Poorman's Breakfast Skillet image

When I was growing up and when we didn't have much money, my Mom would make this for our Breakfast. It was't fancy, but it was good and filled our bellies. To make this even heartier, she would serve this on the side Recipe #141251.Now this was a meal that would stay with you :)The time for peeling the potatoes is included in the prep time.If you like you can add more meat.The amount of salt and pepper you use is up to you.
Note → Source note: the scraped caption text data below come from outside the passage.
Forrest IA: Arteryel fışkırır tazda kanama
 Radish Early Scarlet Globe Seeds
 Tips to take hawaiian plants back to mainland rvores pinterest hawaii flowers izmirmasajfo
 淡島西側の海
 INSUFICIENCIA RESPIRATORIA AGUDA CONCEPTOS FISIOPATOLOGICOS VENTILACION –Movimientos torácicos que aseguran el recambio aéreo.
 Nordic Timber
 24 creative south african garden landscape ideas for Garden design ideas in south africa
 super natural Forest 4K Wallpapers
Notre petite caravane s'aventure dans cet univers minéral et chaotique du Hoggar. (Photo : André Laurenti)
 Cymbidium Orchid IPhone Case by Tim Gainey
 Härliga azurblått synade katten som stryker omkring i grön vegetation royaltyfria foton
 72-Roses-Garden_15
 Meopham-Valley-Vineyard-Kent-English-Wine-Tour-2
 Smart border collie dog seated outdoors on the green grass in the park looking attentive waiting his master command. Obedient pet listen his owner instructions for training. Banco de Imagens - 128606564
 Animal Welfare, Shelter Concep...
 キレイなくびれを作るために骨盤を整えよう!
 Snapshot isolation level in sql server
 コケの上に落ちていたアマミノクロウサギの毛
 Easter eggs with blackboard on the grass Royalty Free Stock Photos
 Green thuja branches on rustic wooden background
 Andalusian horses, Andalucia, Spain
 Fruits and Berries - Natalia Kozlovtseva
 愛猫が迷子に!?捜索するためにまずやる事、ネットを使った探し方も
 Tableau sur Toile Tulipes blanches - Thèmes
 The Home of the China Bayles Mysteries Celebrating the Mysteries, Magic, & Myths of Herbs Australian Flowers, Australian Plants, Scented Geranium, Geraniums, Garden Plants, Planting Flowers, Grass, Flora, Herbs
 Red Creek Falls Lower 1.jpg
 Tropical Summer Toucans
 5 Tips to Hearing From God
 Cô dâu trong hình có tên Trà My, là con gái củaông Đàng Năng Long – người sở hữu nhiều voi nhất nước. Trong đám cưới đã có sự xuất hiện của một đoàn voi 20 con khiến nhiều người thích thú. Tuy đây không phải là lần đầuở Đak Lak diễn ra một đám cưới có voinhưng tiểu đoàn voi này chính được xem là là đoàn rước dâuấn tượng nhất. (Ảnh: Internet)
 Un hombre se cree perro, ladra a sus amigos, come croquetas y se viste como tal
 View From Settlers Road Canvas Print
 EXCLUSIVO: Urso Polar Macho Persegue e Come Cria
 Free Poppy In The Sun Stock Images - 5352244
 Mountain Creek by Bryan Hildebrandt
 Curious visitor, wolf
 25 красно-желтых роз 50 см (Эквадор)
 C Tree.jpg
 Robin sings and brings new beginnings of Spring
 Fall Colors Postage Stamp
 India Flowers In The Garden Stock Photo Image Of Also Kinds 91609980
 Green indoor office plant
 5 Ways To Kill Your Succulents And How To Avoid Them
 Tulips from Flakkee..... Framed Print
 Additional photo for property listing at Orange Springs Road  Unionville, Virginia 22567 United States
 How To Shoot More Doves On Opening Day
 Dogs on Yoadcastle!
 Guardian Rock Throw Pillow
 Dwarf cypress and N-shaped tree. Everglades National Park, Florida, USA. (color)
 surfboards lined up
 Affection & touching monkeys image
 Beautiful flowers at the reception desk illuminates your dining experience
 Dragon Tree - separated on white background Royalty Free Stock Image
Submitted to " ZAAR " on November 13, 2009.

Provided by Chef shapeweaver

Categories     Breakfast

Time 40m

Yield 2 serving(s)

Number Of Ingredients 7

1 1/2 cups peeled peeled washed and thinly sliced russet potatoes
1/8 cup of all- vegetable shortening (PLEASE DO NOT USE ANY OIL )
1/8 cup of chopped sweet onion (optional)
1 1/2-2 ounces diced Spam or 1 1/2-2 ounces bologna
3 eggs, beaten well
1/2 teaspoon salt
1/2 teaspoon pepper

Steps:

  • Melt shortening in a 8 inch cast iron skillet over medium heat.
  • When shortening is hot but not smoking, add potatoes and onions ( if using )sprinkle with desired amount of salt and pepper.
  • Cover with lid and cook potatoes until slightly softened, about 10 minutes.
  • Remove lid, add meat and turn mixture over.
  • Cover with lid and cook about 10 more minutes.
  • Remove lid and cook until potatoes are almost browned.
  • Push potatoes mixture to one side, and add eggs.
  • Scramble eggs until desired doneness is reached.
  • Just before eggs are cooked, push potato mixture into the eggs, and finish cooking eggs.
  • Eat and ENJOY :).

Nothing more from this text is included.